The asshole lay on his back on the tiled floor, arrogantly. He was still wearing his suit, although he'd undone his shirt. His cock, like a fat tower, protruded from his opened, shoved down pants, it was creamy with the cum from my pussy. His hands braced behind his head. He indicated with a jerk of his chin that I should get on top & I did. I spread my legs, hovered myself above the tower & then slowly, gingerly lowered myself onto it.

He allowed me to, not forcing it in the way he had a moment before. He lay there, lazily, languidly, watching his dick, as I inched my aching wet pussy over the massive erection. I had to pull my lips apart with both hands to help it go in, I gasped a few times & paused, adjusting myself, thanking God I was so wet, so slippery, the lubrication was going to be a lifesaver. Finally, I made it, with a breathless cry, with eyes squeezed closed, I made it to the end & he was fully inside, balls deep. It was quite the achievement. I couldn't bring myself to lever myself up yet, not trusting my body to cope with bouncing on it. So I rolled my hips, not in circles this time, but backwards & forwards.

I rode him, his girth easily stimulating my G-spot, feeling his wet pubic hair & his pelvis skin scraping against the hood & my clitorus. I could feel his balls, each time I rocked back, I spread my cheeks, leaned back & held his scrotum to graze my asshole. I thought, I'm going to keep fucking this dick, & eventually, I'm going to get it in the tailpipe. I thought I'd be prepared for this next time, not be blindsided as I had today. As I rode him, the babies, his babies, started to wake up & fuss a couple of rooms away. I knew it was only a matter of time before they'd start crying for real. I couldn't seem to bring myself to pull my body off their father though, so I kept rocking on him, feeling a new orgasm stirring inside me.

As if reading my mind Liam spoke up "you're not done here, I haven't cum yet." & I smirked & kept grinding against him. The babies started crying in the other room & he growled. "Shit, shut-up." He grabbed me roughly by the hips & started to hammer me up & down on his dick as hard as he could (which was very, very hard). I started cumming almost immediately, the pain, the pleasure, the shock, the lingering orgasms from earlier all combined, & I was at a loss.

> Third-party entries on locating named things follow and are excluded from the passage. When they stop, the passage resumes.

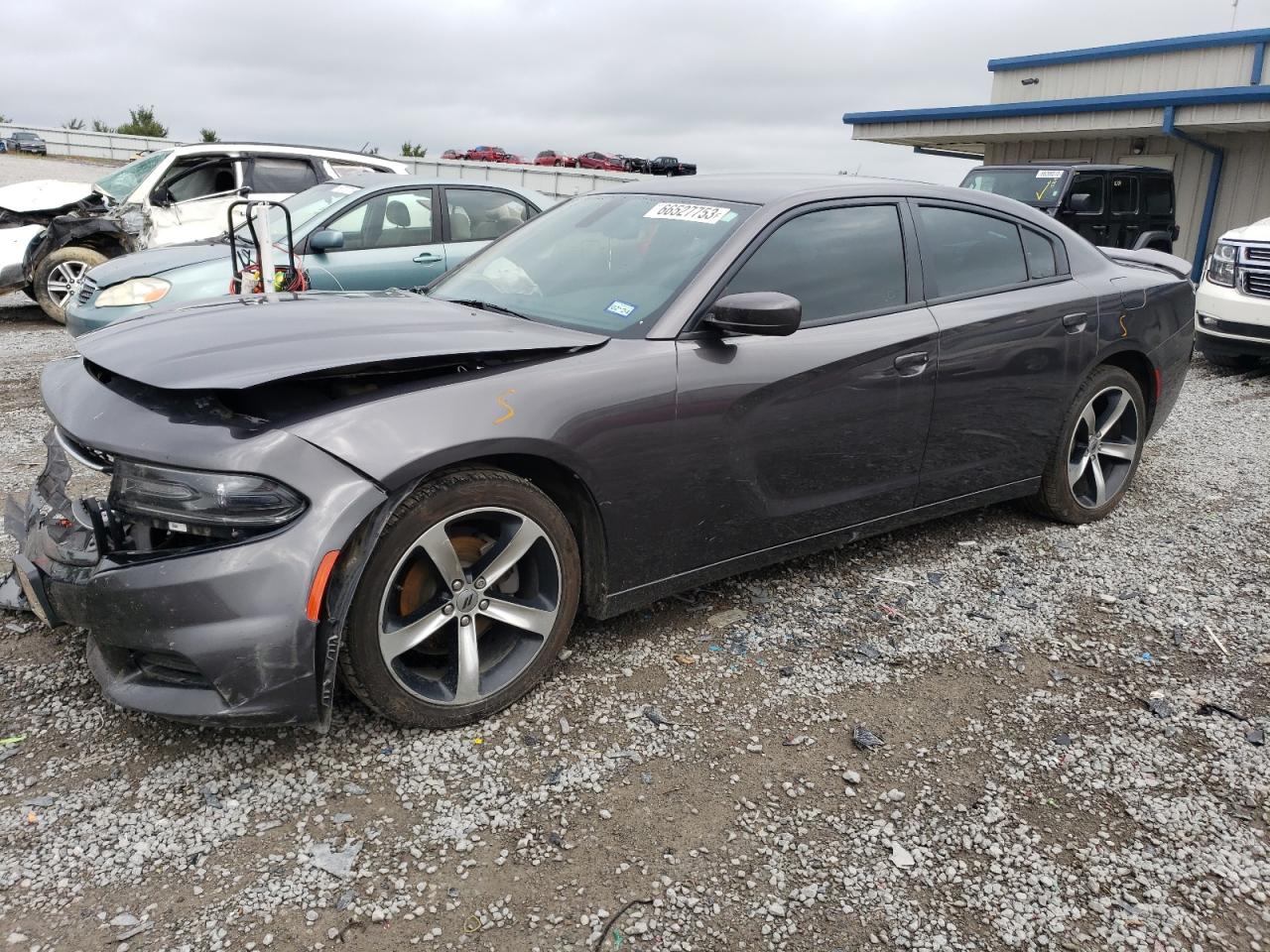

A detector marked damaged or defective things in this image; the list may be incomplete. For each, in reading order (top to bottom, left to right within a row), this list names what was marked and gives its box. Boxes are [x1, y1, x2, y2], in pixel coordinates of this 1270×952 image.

crumpled hood [0, 178, 93, 214]
damaged headlight assembly [95, 278, 171, 306]
crumpled hood [83, 238, 225, 287]
wrecked white car [0, 141, 406, 320]
car with broken window [0, 141, 406, 320]
damaged silver car [0, 141, 406, 320]
car with broken window [65, 178, 546, 337]
crumpled hood [73, 293, 609, 393]
crumpled hood [1213, 218, 1270, 243]
broken bumper piece [2, 431, 378, 731]
damaged front bumper [1, 383, 386, 726]
damaged headlight assembly [109, 459, 307, 537]
car with broken window [2, 178, 1189, 731]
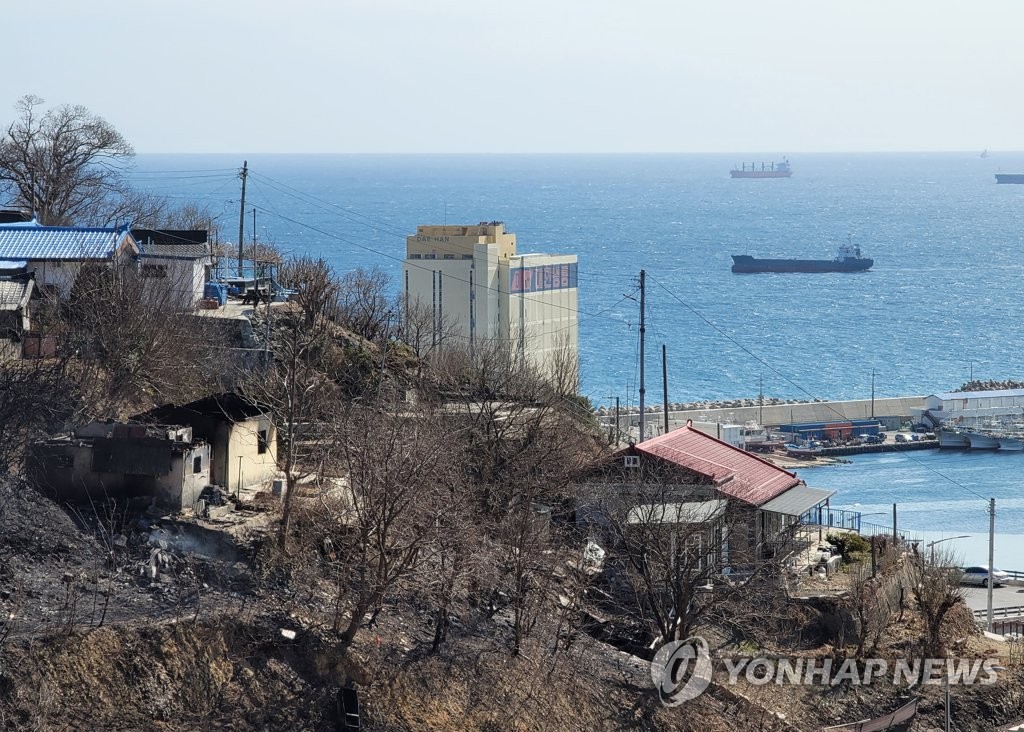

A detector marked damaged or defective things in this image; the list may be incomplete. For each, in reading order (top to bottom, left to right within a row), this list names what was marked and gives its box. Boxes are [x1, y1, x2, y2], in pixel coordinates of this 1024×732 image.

Pump pump pump, he went, like a machine, in & out of me. I was screaming in pleasure as he creamed inside me, his own orgasm louder & more violent than I'd expected "FUCK! FUCK! FUCK!" he'd roared at the top of his lungs, "FUUUHHHHCK!" & I felt his release, felt a hot wave of his semen cresting into me, & I squirted, dirtily, voluminously onto his stomach, his hips, his balls, as my orgasm reached a thunderous crescendo with his.

"Bitch!" He spat, tipping me off him. He grabbed the towel & tried to wipe it off, although my juices had already made wet patches all over his suit jacket & trousers, even before the grand finale of the squirt. He'd need to change either way. "I was gonna shoot on your face," he grumbled, as if his choice to creampie me was my fault. I lay there, exposed on the hard bathroom tile without even a towel. I felt a flow of his cum leaking out of my ruined cunt. I would examine myself later, in a mirror, certain that I'd be able to see bruising at least. I'd be surprised that aside from a tender, red swelling, my body seemed to be healing from the encounter without issue.

He stood above me for a moment, looked at me as I lay there, trying to catch my breath, sweat sticking my hair to my face, limbs akimbo & disjointed, covered in my own fluids, & his. "Not a word about this to Jules, do you understand me?" I just gazed up at him. At this horrible, offensive, entitled man, with the lovely wife & children & the monster cock. I felt amused. I would definitely be on his thick cock again in no time. I didn't even bother answering him. He seemed to shake himself, a little embarrassed. "& don't lie there all day, I'm paying you to look after the twins," he snapped before he walked out.